Veteran conservative columnist Mona Charen was booed Saturday at a right-wing confab for calling out Republican hypocrisy on sexual harassment - and she's glad she was.
Charen was on a panel discussing the #MeToo movement at the Conservative Political Action Conference near Washington, D.C. Asked about feminist hypocrisy concerning sexual harassment, she turned instead to Republican hypocrisy. She said she was "disappointed in people on our side for being hypocrites about sexual harassers and abusers of women who are in our party, who are sitting in the White House, who brag about their extramarital affairs, who brag about mistreating women, and because he happens to have an 'R' after his name, we look the other way, we don't complain."
She did not name Donald Trump, but it was clear she was talking about him. She also denounced the Republican Party's backing of accused pedophile Roy Moore for U.S. senator from Alabama and the inclusion of anti-Semitic French political activist Marechal-Le Pen at CPAC. There were boos from the audience, mixed with applause, and Charen had to be escorted from the building by security.
In a New York Times op-ed published today, headlined "I'm Glad I Got Booed at CPAC," Charen explained why she said what she did.
The moderator "asked us about feminist hypocrisy," she wrote. "Ask me that at a cocktail party and I will talk your ear off about how the very people who had lectured us about the utter venality of workplace sexual harassment throughout the 1980s became suddenly quiescent when the malefactor was Bill Clinton.

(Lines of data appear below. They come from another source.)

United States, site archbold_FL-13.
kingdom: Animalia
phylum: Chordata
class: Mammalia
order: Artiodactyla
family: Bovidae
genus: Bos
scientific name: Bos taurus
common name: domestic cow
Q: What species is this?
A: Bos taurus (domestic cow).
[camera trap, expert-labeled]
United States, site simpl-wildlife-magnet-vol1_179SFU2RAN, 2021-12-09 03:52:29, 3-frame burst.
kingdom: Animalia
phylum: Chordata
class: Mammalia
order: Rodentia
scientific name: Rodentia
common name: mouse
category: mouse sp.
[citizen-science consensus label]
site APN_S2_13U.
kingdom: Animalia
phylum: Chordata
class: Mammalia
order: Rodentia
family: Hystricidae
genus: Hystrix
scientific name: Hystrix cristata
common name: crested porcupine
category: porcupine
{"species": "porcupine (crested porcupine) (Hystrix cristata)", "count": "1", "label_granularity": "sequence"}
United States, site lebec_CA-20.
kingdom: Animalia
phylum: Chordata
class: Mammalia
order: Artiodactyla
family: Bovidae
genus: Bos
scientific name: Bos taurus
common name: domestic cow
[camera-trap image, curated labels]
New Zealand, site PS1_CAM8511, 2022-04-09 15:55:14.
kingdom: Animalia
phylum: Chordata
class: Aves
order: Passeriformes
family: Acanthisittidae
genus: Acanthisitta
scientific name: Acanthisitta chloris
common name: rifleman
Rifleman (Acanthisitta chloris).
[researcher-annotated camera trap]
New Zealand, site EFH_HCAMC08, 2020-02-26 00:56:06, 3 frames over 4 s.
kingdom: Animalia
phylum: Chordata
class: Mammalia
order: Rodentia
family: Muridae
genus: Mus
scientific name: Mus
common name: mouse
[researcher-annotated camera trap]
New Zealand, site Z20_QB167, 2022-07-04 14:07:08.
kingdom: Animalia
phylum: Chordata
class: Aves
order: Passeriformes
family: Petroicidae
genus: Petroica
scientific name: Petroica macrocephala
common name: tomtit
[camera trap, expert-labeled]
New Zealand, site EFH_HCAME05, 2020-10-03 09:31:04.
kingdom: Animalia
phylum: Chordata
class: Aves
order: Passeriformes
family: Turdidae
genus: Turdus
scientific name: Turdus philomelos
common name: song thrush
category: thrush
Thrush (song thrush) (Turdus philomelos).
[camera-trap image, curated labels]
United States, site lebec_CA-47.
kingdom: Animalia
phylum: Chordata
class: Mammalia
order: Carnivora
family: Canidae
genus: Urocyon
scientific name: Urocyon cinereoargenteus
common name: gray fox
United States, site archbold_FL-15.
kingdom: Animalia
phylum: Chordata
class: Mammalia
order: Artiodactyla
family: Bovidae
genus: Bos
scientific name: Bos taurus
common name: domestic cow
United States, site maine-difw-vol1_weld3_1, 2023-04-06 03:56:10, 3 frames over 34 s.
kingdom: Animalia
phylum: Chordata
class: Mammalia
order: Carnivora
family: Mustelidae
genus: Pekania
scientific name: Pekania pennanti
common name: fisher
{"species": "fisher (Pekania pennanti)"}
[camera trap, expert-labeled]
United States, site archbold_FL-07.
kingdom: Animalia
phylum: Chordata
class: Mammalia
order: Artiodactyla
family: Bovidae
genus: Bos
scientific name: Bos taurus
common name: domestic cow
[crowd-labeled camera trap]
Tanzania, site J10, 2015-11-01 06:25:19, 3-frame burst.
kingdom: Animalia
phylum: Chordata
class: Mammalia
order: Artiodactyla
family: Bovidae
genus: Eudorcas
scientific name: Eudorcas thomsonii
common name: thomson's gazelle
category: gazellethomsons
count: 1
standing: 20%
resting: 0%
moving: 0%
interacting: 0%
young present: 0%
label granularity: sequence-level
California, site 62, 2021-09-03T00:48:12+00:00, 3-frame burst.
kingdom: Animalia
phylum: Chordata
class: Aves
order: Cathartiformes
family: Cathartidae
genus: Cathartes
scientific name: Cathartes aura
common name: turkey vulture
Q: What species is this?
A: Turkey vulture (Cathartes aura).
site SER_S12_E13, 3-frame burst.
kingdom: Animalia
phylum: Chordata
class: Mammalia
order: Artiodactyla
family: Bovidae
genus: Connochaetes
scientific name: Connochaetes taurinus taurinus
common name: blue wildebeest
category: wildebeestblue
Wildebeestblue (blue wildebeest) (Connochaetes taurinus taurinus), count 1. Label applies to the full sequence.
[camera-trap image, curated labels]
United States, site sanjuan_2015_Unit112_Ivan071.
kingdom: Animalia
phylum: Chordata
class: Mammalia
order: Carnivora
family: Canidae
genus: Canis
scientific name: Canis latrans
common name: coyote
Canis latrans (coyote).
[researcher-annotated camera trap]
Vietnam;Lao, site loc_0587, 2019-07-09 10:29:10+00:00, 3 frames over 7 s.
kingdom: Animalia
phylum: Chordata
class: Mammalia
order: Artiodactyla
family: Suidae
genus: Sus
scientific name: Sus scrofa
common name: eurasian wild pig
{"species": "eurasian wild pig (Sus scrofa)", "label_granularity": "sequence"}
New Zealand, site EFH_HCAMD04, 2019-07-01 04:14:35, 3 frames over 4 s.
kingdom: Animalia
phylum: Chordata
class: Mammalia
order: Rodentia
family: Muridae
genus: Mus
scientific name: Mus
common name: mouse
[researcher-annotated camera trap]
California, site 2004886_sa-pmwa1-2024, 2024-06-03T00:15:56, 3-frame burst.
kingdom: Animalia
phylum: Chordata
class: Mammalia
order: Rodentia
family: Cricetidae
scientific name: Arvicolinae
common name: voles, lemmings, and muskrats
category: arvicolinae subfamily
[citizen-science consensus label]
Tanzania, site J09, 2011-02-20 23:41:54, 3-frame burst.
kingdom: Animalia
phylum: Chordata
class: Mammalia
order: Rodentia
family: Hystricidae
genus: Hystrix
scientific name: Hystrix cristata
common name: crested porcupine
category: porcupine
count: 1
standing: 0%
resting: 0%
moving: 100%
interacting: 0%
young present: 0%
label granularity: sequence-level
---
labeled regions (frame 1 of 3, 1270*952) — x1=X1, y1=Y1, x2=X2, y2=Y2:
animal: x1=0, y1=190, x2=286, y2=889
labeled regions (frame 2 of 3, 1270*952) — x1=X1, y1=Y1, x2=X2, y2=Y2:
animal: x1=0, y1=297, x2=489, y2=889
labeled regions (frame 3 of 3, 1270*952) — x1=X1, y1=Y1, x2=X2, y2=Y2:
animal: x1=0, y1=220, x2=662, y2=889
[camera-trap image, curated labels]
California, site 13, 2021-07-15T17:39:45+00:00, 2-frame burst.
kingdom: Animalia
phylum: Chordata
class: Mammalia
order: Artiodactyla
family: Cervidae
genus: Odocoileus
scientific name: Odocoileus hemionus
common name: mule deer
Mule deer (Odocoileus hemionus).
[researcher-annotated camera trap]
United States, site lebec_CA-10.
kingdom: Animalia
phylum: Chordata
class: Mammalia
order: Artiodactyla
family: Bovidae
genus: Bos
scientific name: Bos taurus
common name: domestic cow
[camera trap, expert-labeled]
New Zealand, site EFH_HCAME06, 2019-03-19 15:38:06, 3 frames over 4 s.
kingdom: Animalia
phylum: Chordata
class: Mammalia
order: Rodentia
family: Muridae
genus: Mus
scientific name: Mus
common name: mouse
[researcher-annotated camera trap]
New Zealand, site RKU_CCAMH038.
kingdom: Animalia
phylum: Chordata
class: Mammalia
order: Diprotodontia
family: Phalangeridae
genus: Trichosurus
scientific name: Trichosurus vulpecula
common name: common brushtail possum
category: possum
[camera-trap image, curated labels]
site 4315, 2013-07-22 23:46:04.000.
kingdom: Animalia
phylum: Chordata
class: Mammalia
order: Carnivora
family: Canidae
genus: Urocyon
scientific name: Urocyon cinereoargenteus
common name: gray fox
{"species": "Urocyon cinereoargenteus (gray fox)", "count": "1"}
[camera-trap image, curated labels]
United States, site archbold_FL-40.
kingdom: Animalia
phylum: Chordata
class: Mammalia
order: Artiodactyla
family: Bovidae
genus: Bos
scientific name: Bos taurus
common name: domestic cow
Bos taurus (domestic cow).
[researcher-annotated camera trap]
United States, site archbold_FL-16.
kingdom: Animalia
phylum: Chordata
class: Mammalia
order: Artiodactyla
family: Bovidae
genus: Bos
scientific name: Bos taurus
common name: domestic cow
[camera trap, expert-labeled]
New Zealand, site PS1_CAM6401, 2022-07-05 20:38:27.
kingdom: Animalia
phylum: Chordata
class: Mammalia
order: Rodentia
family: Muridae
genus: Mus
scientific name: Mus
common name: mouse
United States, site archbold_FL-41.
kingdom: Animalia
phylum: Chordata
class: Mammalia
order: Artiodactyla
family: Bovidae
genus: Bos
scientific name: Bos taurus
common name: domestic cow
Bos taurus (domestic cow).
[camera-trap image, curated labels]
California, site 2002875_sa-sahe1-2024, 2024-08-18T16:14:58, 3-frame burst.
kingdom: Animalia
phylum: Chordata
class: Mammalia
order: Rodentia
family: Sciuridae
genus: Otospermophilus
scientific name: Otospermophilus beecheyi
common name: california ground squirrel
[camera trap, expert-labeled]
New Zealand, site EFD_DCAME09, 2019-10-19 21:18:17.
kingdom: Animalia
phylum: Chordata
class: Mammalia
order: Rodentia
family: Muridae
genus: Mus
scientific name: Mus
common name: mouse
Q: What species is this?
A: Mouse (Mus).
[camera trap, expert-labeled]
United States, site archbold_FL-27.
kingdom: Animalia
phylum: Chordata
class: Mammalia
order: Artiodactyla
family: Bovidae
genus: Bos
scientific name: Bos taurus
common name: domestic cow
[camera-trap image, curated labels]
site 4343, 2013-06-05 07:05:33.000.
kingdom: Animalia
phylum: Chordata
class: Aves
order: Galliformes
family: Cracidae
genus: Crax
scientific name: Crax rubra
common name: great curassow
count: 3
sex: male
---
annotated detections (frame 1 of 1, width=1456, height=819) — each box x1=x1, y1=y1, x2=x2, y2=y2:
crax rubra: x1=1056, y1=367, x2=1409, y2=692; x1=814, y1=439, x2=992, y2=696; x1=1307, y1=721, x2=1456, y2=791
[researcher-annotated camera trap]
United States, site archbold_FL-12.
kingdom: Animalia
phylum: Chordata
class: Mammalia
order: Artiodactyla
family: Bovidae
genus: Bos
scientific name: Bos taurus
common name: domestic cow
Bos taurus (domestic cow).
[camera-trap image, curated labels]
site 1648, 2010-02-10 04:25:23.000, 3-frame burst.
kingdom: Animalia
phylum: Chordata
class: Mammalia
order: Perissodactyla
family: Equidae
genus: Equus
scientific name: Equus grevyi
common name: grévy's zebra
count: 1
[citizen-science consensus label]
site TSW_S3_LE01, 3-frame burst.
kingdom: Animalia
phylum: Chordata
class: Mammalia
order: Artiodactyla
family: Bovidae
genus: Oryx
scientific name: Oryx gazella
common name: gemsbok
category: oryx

"But this time, and particularly in front of this crowd, it felt far more urgent to point out the hypocrisy of our side. How can conservative women hope to have any credibility on the subject of sexual harassment or relations between the sexes when they excuse the behavior of President Trump? And how can we participate in any conversation about sexual ethics when the Republican president and the Republican Party backed a man credibly accused of child molestation for the United States Senate?" The latter was a reference to Moore.
As a "traditional conservative," Charen wrote, she has felt like an outsider in the Republican Party and the conservative movement since the rise of Trump. Speaking out is necessary for "those of us who refuse to be absorbed into this brainless, sinister, clownish thing called Trumpism ... those of us who refuse to overlook the fools, frauds and fascists attempting to glide along in his slipstream into respectability," she continued.
She noted that "there remains a vigorous remnant of dissenters," including some who were at CPAC. As she left, one of her fellow panelists praised her bravery. "I hope she's encouraged," Charen wrote. "I am."